Tesla has launched the Cybertruck – a pure-electric pick-up with sportscar performance and a range of more than 500 miles on a charge.
Set to rival Rivian’s R1T, the Cybertruck has been in the pipeline for a while, and takes a significantly different design direction to the current Model S, X, and 3, as well as the forthcoming Model Y and Roadster.
The Cybertruck will come in three variants initially. There will be a single motor, rear-wheel drive version, a dual-motor all-wheel drive model, and a tri-motor all-wheel drive option. A 0-60mph time of 2.9 seconds is quoted.
Seating for up to six adults is available in the cab, and the Cybertruck will tow more than six tonnes. Along with the large bed load space, there is the usual front load area found in Tesla models, and some other EVs.
Charging is possible across the Tesla Supercharger network, including the soon to be rolled out V3 ultra-rapid set-up. Although UK specifications have not been announced, it is expected that the Cybertruck will be launched with a CCS inlet.
Ranges are quoted on the US EPA test cycle, which tends to be tougher than the WLTP-derived figures used in the UK and Europe. As such, range figures may increase slightly when specifications are revealed for the EU market.

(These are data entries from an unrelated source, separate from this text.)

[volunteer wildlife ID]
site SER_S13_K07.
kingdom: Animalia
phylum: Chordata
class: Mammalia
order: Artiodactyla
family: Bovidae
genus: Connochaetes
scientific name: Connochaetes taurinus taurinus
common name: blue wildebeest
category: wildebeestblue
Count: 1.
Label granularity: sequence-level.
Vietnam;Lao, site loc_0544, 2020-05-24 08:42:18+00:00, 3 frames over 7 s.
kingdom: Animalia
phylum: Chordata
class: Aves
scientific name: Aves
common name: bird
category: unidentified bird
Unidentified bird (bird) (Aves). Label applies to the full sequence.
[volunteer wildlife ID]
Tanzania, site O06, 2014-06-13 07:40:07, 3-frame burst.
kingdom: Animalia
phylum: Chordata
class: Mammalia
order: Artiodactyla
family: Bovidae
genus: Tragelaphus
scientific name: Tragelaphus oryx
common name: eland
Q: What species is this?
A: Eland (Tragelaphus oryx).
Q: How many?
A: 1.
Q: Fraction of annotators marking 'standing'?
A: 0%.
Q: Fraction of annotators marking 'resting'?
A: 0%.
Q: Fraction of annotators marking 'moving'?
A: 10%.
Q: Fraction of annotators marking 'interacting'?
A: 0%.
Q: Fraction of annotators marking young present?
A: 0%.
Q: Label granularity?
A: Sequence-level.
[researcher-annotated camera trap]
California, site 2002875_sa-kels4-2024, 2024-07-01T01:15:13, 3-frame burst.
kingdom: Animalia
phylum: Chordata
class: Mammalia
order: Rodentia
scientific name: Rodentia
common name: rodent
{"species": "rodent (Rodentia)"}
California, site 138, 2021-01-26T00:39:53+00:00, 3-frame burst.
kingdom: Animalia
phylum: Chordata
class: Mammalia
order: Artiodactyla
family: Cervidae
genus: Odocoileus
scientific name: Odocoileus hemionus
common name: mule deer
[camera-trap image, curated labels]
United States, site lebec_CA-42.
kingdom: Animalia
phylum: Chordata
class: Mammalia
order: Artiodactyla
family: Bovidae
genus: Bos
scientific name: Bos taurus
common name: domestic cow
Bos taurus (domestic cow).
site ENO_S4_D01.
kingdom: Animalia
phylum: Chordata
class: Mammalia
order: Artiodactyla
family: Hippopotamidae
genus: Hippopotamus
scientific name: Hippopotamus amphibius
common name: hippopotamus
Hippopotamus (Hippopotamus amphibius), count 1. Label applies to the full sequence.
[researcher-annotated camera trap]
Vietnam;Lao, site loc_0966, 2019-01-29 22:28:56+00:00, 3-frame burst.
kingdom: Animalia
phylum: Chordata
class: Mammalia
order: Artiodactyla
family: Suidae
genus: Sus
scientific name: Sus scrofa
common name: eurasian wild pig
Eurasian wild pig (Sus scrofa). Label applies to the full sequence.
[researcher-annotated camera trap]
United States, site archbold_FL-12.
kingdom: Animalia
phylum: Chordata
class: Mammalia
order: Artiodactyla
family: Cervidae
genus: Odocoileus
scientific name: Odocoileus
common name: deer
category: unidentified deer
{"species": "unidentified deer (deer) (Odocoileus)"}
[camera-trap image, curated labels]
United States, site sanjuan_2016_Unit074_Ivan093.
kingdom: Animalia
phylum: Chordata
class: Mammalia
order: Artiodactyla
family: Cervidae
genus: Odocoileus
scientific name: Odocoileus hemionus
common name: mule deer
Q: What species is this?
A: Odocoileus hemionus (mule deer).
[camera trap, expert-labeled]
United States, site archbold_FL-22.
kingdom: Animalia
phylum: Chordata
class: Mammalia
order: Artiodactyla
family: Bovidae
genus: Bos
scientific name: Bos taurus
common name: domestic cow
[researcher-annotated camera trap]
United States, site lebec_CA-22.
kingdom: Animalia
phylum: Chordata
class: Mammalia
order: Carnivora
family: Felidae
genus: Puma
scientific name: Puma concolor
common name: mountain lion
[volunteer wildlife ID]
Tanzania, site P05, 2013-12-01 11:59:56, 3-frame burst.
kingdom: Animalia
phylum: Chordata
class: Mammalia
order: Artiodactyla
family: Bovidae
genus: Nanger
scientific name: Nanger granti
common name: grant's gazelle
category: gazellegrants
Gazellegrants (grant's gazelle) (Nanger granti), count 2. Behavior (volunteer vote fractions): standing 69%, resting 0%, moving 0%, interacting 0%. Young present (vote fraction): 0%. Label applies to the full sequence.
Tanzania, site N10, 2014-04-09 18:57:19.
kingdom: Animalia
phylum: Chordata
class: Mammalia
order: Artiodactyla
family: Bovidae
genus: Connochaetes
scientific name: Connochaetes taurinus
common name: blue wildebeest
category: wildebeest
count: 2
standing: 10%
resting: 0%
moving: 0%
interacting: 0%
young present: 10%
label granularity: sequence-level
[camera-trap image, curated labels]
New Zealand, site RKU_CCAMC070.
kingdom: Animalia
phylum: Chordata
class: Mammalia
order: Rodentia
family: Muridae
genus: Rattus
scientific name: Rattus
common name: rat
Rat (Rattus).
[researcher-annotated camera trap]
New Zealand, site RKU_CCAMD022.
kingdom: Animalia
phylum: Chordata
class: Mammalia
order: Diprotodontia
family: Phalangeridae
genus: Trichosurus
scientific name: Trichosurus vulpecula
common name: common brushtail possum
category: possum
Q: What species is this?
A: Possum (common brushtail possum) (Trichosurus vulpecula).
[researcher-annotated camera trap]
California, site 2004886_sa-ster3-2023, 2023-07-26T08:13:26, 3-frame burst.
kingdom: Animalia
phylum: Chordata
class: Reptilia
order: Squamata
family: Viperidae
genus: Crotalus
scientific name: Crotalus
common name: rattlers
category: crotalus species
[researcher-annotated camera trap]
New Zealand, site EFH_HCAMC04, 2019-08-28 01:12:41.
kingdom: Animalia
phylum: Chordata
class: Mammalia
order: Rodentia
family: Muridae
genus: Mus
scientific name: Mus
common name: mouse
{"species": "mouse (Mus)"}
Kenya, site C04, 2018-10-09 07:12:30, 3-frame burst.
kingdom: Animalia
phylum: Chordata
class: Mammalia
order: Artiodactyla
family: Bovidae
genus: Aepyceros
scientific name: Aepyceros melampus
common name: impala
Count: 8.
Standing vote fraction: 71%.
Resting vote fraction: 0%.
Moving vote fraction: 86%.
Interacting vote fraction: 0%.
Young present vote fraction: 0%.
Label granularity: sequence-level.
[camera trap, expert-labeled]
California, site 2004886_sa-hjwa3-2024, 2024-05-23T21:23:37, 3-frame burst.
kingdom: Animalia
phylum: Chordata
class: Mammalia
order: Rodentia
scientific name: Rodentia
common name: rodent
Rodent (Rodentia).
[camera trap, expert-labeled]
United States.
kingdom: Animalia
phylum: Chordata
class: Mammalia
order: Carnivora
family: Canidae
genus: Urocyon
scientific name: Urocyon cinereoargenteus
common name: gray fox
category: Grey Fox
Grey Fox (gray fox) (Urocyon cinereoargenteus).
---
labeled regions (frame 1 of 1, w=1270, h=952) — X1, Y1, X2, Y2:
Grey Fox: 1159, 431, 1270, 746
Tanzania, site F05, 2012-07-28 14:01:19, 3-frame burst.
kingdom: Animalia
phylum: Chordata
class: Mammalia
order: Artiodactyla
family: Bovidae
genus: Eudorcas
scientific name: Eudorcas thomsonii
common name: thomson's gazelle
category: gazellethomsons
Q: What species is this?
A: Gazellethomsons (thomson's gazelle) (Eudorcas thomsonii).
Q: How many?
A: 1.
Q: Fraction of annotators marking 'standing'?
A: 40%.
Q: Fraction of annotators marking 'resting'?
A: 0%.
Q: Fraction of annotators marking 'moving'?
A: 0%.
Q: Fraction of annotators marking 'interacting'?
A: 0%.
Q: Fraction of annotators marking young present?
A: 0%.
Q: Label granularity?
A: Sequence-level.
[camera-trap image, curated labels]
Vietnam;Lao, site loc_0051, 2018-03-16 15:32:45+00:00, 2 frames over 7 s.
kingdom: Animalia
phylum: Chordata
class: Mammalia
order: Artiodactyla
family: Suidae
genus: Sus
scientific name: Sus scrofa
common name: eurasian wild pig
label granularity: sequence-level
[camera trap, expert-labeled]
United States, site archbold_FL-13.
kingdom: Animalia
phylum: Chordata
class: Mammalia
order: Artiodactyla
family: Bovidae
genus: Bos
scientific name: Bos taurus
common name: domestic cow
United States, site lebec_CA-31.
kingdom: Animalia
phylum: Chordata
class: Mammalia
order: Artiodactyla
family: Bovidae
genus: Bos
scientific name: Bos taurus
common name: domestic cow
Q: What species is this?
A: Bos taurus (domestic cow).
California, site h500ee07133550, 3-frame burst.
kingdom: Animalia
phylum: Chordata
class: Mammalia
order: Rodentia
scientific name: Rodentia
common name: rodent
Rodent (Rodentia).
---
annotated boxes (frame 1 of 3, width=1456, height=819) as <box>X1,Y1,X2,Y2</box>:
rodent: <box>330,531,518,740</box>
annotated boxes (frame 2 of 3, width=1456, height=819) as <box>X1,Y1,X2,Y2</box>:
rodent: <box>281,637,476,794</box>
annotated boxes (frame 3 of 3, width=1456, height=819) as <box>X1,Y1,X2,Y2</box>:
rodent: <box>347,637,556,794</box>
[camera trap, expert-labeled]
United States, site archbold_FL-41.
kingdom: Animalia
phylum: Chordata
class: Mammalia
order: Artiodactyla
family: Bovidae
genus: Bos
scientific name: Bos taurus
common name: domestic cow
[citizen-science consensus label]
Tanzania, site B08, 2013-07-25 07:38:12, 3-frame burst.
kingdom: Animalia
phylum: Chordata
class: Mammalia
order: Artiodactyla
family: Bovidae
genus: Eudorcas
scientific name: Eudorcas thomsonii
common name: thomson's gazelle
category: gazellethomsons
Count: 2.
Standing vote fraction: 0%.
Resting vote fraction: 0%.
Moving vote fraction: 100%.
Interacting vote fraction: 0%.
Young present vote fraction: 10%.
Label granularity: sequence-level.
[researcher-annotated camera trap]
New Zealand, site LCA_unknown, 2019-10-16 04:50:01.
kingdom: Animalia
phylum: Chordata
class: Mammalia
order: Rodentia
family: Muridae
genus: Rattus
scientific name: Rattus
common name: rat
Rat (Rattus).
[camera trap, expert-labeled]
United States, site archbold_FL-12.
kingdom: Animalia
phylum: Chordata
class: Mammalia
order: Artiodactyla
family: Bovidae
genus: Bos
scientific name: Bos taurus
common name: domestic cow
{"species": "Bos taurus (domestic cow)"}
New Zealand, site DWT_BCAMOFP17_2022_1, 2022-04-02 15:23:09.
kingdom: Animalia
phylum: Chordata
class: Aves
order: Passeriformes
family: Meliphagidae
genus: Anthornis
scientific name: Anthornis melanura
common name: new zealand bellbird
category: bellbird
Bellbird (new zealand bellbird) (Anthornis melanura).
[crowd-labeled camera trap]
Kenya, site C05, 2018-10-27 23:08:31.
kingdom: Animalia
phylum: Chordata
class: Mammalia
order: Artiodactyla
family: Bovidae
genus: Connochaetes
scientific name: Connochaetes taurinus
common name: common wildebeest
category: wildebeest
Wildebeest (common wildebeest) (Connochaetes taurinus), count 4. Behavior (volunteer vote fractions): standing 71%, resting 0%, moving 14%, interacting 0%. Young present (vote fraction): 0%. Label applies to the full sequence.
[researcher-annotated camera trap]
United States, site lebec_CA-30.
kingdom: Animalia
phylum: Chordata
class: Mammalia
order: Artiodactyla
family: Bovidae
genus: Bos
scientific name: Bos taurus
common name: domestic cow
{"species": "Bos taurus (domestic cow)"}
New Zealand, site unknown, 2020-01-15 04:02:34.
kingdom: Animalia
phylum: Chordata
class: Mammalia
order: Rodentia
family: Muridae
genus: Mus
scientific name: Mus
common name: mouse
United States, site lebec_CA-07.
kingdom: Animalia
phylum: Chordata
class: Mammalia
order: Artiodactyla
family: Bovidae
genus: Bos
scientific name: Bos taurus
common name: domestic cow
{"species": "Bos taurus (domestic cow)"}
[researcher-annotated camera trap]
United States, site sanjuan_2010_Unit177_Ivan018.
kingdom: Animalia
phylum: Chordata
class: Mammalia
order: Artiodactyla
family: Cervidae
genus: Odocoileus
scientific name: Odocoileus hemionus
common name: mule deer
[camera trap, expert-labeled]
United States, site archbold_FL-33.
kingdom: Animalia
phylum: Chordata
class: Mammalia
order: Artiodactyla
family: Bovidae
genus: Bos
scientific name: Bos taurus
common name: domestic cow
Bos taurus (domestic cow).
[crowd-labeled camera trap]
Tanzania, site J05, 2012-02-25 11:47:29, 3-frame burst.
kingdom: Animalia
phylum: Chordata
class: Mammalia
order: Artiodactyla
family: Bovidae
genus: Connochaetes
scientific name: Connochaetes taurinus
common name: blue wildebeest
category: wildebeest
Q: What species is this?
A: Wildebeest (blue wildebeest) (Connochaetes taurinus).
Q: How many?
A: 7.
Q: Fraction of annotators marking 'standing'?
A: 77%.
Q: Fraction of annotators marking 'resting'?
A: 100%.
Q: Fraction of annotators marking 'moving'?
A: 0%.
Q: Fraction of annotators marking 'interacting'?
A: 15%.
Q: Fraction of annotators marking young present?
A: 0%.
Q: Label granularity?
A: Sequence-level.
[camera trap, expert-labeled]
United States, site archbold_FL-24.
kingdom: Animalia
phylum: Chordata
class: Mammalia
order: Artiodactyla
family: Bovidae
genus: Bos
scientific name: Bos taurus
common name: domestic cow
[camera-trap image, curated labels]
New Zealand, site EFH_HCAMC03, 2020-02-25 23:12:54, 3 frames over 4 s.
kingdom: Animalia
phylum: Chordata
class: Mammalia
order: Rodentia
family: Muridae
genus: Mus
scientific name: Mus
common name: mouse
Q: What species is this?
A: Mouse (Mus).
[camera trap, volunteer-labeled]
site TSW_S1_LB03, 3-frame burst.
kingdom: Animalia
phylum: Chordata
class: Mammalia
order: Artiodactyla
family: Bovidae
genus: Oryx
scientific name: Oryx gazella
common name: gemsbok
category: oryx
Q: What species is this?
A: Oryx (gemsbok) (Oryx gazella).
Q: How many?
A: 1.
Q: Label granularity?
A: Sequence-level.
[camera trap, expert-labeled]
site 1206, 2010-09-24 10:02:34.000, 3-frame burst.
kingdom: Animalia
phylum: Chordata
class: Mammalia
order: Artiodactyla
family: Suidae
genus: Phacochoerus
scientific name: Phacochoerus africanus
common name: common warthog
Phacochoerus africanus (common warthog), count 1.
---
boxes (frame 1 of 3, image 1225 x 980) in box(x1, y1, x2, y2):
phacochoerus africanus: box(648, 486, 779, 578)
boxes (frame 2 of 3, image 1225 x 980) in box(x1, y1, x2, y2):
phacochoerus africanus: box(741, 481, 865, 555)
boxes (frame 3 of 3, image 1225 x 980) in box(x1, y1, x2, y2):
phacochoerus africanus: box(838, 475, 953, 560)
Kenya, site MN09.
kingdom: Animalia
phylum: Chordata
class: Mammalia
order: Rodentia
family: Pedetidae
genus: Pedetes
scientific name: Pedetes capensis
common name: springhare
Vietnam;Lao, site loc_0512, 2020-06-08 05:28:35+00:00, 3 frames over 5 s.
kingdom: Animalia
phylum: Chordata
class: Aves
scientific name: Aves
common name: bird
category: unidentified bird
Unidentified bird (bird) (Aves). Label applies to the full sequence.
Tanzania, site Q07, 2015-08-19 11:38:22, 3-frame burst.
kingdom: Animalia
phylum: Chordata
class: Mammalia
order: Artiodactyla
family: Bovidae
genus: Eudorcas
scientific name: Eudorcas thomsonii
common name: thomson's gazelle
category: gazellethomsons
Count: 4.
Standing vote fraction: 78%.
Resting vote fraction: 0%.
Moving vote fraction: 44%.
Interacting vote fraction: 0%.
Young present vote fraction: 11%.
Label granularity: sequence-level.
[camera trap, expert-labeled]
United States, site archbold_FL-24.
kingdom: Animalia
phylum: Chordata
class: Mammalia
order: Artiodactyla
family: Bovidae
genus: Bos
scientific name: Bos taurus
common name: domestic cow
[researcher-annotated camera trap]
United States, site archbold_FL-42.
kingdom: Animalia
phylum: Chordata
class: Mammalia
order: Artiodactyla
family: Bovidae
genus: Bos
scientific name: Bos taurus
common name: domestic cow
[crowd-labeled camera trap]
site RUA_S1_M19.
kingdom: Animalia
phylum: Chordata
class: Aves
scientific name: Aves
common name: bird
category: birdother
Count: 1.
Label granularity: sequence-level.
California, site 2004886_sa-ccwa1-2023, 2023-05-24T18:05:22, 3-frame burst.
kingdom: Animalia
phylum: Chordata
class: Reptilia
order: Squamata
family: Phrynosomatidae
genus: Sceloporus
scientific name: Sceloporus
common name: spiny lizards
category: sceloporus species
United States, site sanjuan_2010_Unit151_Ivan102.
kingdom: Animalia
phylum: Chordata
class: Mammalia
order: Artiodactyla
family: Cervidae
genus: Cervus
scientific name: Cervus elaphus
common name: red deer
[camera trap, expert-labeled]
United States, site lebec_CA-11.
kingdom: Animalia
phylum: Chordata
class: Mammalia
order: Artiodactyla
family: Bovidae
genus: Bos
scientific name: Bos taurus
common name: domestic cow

The single-motor model has a range of 250+ miles and 0-60mph time of less than 6.5 seconds. As the entry level model, it’s towing capacity is a little less than 3.5 tonnes. The dual-motor model sees that capacity increase to 4.5 tonnes, and a range quoted of more than 300 miles on a charge. The acceleration time drops to a sub-4.5 second 0-60mph time.
Top of the range tri-motor model has the 500+ mile quoted above, plus the headline sprint time and towing figures.
Full self-driving technology is being sold as a pack, though this will depend on what regulations have come into force in each market once the Cybertruck arrives. The design has been influenced at least in part by the 1970’s Lotus Esprit.
Fully-refundable deposits of £100 are being taken now, with configurations able to be fixed as production starts late in 2021. Tri-motor models are expected to enter production a year later. No pricing information is available for any market, and all above figures are quoted to US specifications.
The main reason for the Cybertruck is that the US market is dominated by large pick-up models. The Tesla will be challenged by both the Rivian, and a pure-electric version of Ford’s best-selling F150. The former will come to the UK, though there has been no announcement yet as to whether the Ford will arrive – currently the largest pick-up Ford sells in the UK is the smaller Ranger.
Pricing in the US will start at just under $40,000. By comparison, the Model 3 also starts at less than $40,000, and in the UK sees the figure of £39,490 translate 1:1 from the US dollar cost.
Whether that would remain the same for the Cybertruck is complicated slightly by the fact that pick-ups are classed as commercial vehicles in the UK, and subject to different tax and government grants – but expect similar prices for the entry level model when launched. By extension, we can expect the dual-motor Cybertruck to cost from around £47,000.